(Spatial relationship data)
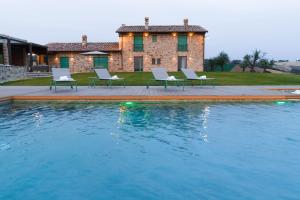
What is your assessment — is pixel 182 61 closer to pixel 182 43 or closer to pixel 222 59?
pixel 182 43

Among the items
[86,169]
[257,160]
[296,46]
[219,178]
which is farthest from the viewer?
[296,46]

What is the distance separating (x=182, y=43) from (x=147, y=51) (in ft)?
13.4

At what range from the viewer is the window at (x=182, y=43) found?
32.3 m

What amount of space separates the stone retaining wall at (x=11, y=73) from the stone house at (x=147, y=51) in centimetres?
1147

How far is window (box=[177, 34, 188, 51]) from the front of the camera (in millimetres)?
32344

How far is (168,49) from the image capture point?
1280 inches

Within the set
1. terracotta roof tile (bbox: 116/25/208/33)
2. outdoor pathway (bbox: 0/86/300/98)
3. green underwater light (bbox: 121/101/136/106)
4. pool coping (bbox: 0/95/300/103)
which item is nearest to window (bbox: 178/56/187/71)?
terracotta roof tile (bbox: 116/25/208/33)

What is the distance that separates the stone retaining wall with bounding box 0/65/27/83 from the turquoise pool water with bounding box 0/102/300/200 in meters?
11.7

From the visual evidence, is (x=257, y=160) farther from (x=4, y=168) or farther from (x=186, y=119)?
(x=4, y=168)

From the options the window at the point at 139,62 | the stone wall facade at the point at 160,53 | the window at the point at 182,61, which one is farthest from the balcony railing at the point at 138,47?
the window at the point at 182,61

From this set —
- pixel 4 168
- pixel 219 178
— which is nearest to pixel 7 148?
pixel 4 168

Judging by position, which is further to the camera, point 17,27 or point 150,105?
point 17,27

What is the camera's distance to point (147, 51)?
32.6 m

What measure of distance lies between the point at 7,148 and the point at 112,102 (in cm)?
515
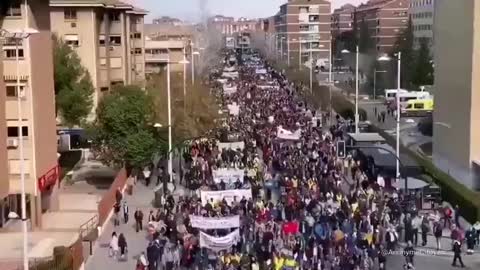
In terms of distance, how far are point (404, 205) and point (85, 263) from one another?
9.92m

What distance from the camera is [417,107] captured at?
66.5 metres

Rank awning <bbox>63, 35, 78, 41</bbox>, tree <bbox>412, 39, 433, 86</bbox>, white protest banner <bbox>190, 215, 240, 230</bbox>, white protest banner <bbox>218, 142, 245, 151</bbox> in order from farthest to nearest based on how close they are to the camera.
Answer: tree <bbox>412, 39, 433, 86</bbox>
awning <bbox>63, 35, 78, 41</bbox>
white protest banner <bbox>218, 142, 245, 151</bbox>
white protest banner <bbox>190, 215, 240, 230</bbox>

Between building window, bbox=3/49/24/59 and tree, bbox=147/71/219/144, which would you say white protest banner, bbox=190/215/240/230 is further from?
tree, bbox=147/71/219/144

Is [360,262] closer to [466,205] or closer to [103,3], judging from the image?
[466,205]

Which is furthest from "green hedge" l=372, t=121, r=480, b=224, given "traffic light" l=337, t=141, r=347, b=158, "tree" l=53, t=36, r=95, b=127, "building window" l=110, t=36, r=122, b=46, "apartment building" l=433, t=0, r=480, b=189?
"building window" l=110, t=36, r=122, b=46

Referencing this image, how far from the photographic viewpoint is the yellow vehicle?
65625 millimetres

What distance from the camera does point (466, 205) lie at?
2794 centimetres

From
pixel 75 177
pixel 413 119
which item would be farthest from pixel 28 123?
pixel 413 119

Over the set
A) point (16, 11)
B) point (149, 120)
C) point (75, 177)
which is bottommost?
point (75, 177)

--

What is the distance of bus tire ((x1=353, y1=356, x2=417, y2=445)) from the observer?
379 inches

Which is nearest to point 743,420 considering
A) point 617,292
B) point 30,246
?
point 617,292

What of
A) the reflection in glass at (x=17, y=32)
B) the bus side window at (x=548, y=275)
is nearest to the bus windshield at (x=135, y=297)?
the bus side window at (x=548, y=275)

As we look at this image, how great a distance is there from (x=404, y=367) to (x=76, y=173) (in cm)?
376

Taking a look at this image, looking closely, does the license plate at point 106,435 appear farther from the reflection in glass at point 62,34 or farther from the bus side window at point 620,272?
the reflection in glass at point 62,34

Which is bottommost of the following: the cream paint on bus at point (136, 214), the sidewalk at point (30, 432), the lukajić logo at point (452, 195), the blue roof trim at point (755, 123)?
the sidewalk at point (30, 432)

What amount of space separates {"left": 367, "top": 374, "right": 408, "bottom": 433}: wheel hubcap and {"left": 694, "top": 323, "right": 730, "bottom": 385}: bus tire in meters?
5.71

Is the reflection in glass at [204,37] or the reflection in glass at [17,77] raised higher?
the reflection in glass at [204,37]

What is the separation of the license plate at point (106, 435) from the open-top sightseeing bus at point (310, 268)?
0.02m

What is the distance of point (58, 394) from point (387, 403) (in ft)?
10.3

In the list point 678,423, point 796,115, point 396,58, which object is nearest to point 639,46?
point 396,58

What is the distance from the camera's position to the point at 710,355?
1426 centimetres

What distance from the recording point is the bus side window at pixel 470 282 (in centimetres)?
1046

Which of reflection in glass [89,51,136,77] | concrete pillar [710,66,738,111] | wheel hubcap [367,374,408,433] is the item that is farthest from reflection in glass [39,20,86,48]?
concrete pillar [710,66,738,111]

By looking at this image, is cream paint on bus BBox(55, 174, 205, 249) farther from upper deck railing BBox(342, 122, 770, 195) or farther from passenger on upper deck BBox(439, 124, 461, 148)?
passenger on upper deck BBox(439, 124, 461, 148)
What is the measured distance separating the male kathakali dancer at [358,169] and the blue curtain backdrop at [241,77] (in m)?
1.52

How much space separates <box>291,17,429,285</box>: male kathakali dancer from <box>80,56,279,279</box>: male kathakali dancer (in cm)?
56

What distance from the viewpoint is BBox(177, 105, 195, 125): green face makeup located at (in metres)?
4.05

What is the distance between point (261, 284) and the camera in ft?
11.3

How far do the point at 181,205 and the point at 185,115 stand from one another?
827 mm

WHAT YOU ARE ASKED TO DO
Extract, word for word, the lines of the data that run from the line containing "Among the items" through the line containing "1280 inches", including both of those lines.

TASK OUTPUT
Among the items
[86,169]
[257,160]
[296,46]
[219,178]
which is farthest from the viewer?
[296,46]

What is the distance separating (x=182, y=43) from (x=147, y=51) (in ft)?
13.4

At what range from the viewer is the window at (x=182, y=43) found?
32.3 m

What amount of space separates the stone retaining wall at (x=11, y=73) from the stone house at (x=147, y=51) in centimetres?
1147

How far is window (box=[177, 34, 188, 51]) from the front of the camera (in millimetres)?
32344

How far is (168,49) from the image capture point?
1280 inches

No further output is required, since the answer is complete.